From the listing below, copy only the lines running from the line that contains "[citizen-science consensus label]" to the line that contains "category: elephant", both included.

Records to use below:

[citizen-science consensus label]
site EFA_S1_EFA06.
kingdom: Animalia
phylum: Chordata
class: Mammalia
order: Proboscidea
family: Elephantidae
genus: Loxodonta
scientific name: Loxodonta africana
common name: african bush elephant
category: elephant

End of Records to use.
Records to use below:

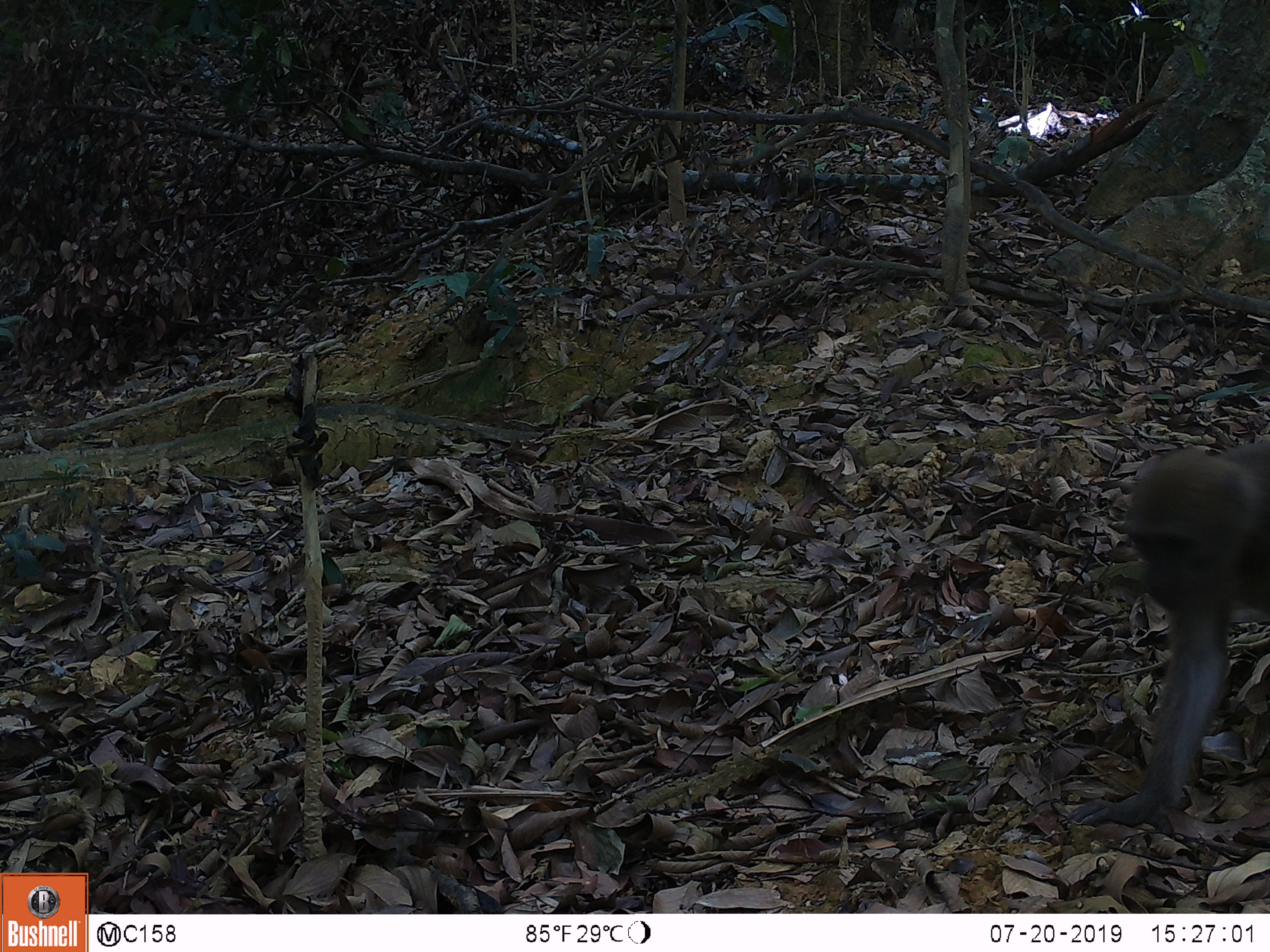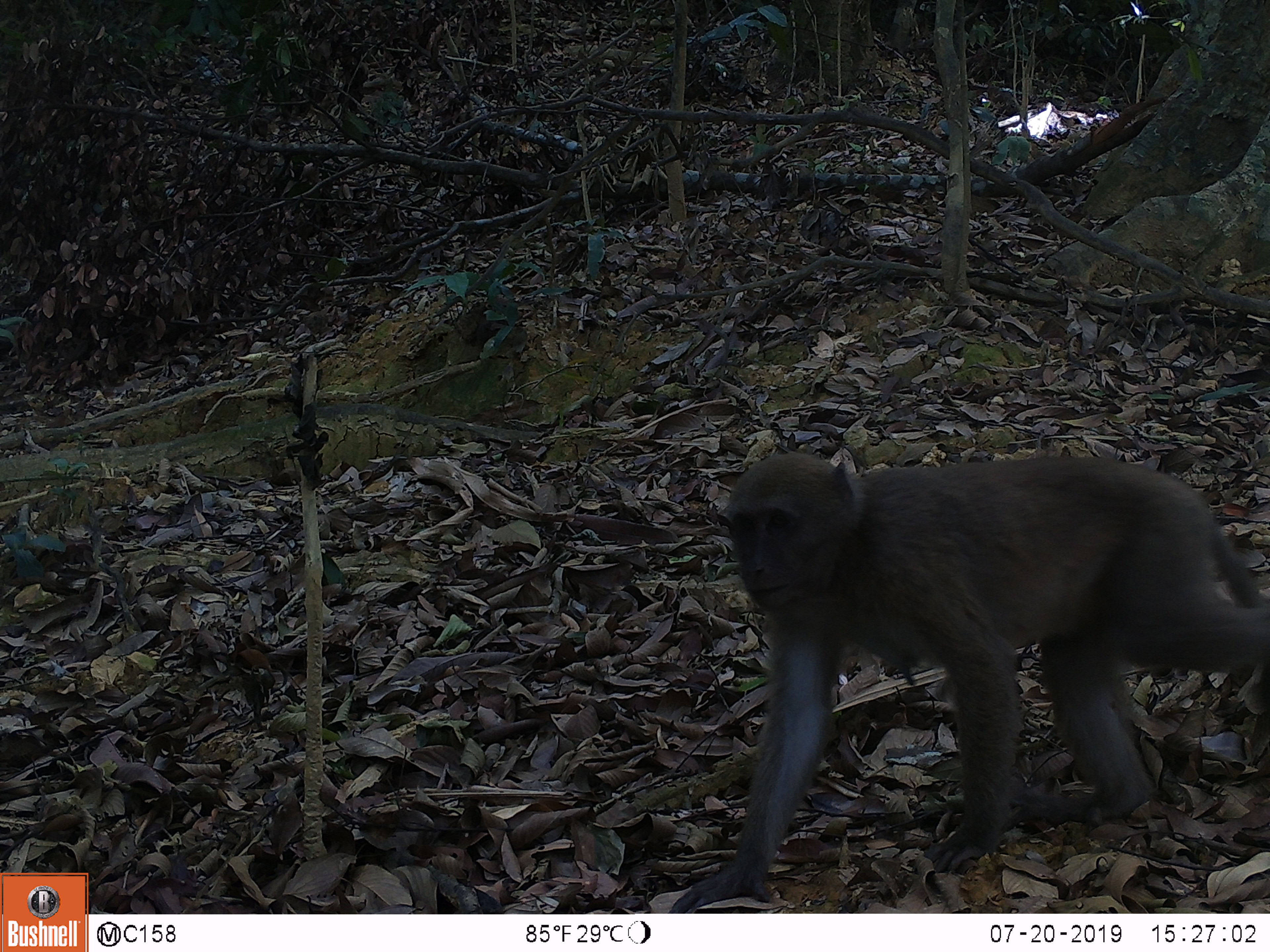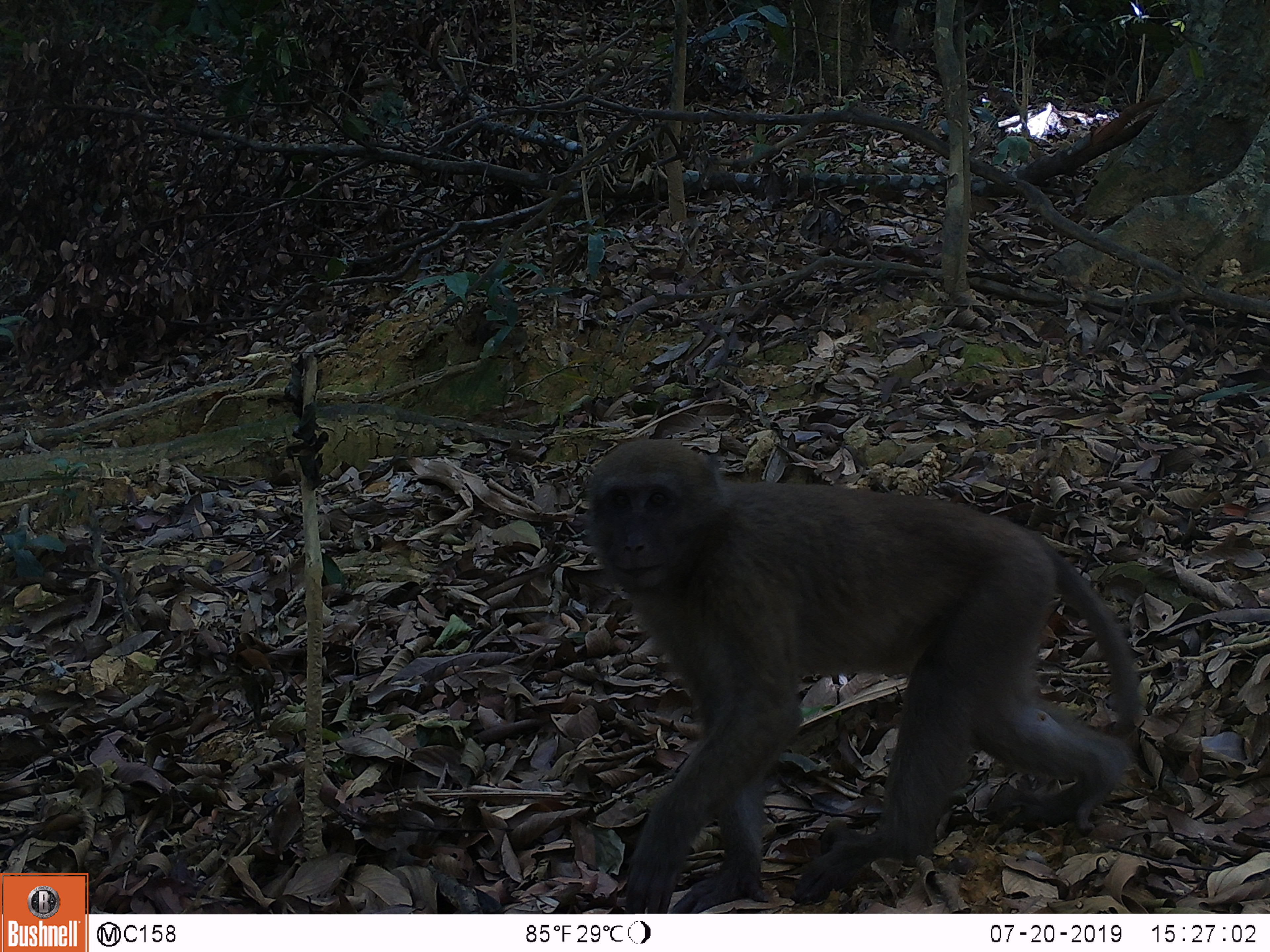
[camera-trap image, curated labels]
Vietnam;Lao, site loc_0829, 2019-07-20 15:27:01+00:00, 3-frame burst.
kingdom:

End of Records to use.

**Output for this task:**
[citizen-science consensus label]
site EFA_S1_EFA06.
kingdom: Animalia
phylum: Chordata
class: Mammalia
order: Proboscidea
family: Elephantidae
genus: Loxodonta
scientific name: Loxodonta africana
common name: african bush elephant
category: elephant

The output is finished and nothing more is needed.